Thermodynamics of binding of a sulfonamide inhibitor to metal-mutated carbonic anhydrase as studied by affinity capillary electrophoresis

By affinity capillary electrophoresis (ACE), the thermodynamic binding constants of a sulfonamide (SA) inhibitor to bovine carbonic anhydrase II (CA) and metal mutated variants (M-CAs) were evaluated. 1-(4-Aminosulfonylphenylazo)-2-naphthol-6,8-disulfonate was used as the SA in the electrophoretic buffer for ACE. The Scatchard analysis of the dependence of the electrophoretic mobility of native CA on the SA concentration provided the binding constant to be K_b = (2.29 ± 0.05) × 10⁶ M^{- 1} (at pH 8.4, 25 °C).

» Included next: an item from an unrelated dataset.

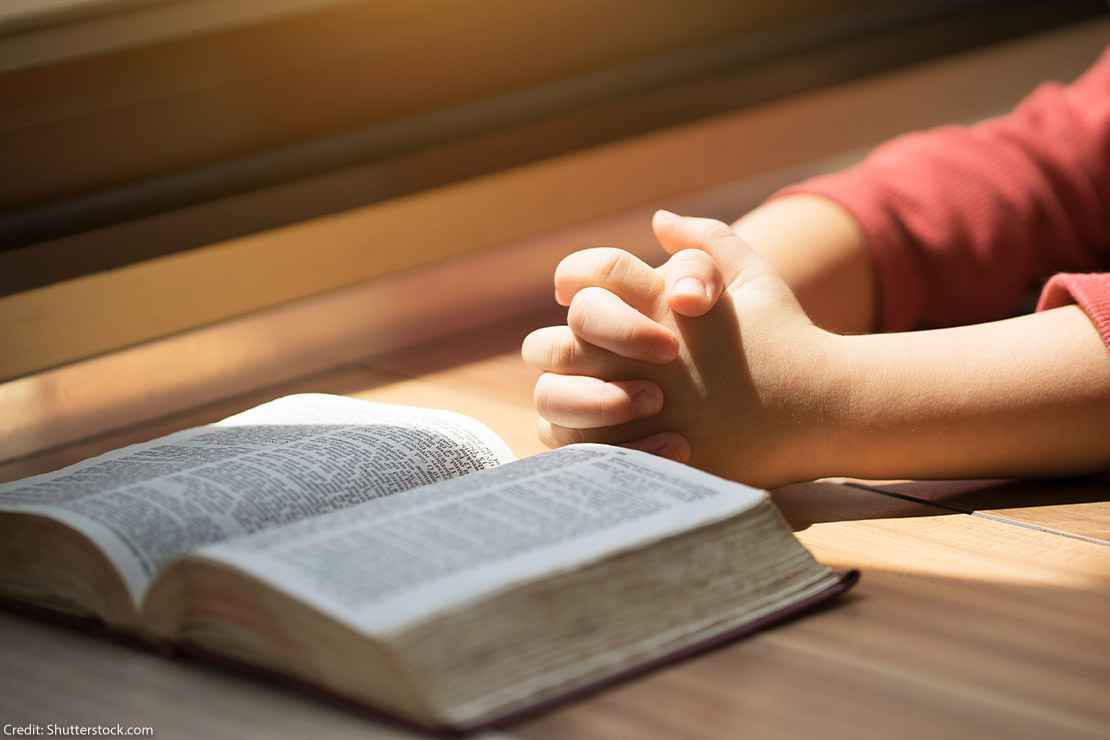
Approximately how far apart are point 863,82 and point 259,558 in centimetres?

On the other hand, apoCA showed far smaller value [K_b = (3.76 ± 0.14) × 10² M^-1], suggesting that the coordination of SA to the Zn^II center controlled the binding thermodynamics. The ACE of M-CAs showed the same behaviors as native CA but with different K_b values. For example, Co-CA adopting the same tetrahedral coordination geometry as native CA exhibited the largest K_b value [(2.55 ± 0.05) × 10⁶ M^-1] among the M-CAs. In contrast, Mn- and Ni-CA, which adopted the octahedral coordination geometry, had K_b values that were about two orders of magnitude lower. Because the hydrophobic cavity of CA around the active center pre-organized the orientation of SA, thereby fixing the ligating NH^- moiety to the apex of the tetrahedron supported by three basal His₃ of CA, metals such as Zn and Co at the center of M-CA gave the most stable CA-SA complex. However, pre-organization was not favored for octahedral geometry. Thus, pre-organization of SA was the key to facilitating the tetrahedral coordination geometry of the Zn^II active center of CA.